Ongoing water management challenges mean fewer acres of nuts harvested.

Rebecca: And also, our first ranch manager, Gary Robinson. When we first got into pistachios, I remember meeting him for the first time, and I was asking him for some direction, a ‘leaping off’ point. Where do I need to get started in my education of becoming a pistachio grower? And he said, “Learn about water. Without water, you’re not going to have a crop.” From there, it really gave me a starting point, and I think that’s really driven me since then.

Q. Talk about how you work together as sisters.
Rebecca: We have a really good setup. It’s kind of the best of both worlds because we have each other as a resource. We can bounce ideas off each other, and we both have unique styles of managing our businesses. We’ve been able to utilize that to see what works and what doesn’t, and it’s only been beneficial to us both.

Stephani: In the beginning, the fun part that I think was really helpful is we’ve got our father’s set of information and there was mine because I’m older. I was in the workforce for 26 years prior to doing this and then Rebecca was coming in new. So, we literally covered three balanced areas of knowledge and generational information and creativity. It was great because you get three different viewpoints to bring to the table.

Pistachios are dumped into a truck during harvest. New technologies like orchard mapping are allowing farm owners like Kaser and Graham to better understand what inputs their orchards need to produce the highest quality nuts.

Q. How are changing weather patterns affecting how you farm?
Rebecca: This time last year, we were thinking we were going to have another dry year, so we were all planning for that. Then we got our first pineapple express. Then another pineapple express came along, and we started to realize that all the reservoirs were starting to fill up. Then we had all this snowpack, and a lot of the growers in our area started talking about not only are we going to have a larger-than-expected surface water allocation, but we had to figure out how to best manage all these floodwaters coming through the local rivers and through the delta.

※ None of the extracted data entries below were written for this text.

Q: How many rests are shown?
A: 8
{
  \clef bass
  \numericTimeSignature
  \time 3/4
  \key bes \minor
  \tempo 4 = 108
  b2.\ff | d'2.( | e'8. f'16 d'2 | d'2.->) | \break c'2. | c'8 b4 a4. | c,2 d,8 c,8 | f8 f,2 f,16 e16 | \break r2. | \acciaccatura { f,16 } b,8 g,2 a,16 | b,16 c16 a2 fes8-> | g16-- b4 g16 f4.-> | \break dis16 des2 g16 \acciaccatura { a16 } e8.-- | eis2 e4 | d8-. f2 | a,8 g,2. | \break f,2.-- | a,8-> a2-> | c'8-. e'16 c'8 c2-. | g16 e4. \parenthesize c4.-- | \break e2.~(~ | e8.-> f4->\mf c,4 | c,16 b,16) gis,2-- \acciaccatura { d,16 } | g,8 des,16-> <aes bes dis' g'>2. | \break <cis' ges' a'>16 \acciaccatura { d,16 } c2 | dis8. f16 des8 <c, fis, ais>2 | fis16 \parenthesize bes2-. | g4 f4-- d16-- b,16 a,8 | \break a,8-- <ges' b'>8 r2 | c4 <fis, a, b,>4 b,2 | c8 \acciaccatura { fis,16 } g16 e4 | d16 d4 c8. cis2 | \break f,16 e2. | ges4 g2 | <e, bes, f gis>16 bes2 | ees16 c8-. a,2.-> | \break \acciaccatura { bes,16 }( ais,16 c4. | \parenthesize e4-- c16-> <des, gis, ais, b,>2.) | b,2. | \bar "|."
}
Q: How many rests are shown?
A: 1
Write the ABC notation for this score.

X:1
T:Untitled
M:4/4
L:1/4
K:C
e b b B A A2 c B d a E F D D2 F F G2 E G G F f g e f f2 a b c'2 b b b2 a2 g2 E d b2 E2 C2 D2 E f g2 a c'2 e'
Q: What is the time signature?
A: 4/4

And that’s when we came up with terracing and putting up the berms to start recharging, so we wouldn’t have any spillage in any of our reservoirs. With changing weather patterns, I think it’s a testament to the resiliency of the farmer, being able to think on the spot and the ingenuity which goes into each season.
Stephani: Remain adaptable.

A conveyor belt loads pistachios into a truck during harvest. Managing water is key to continued profitability, Kaser said. This year, she and other area growers invested in projects that allowed them to capture the excess rainfall to recharge the underground aquifer.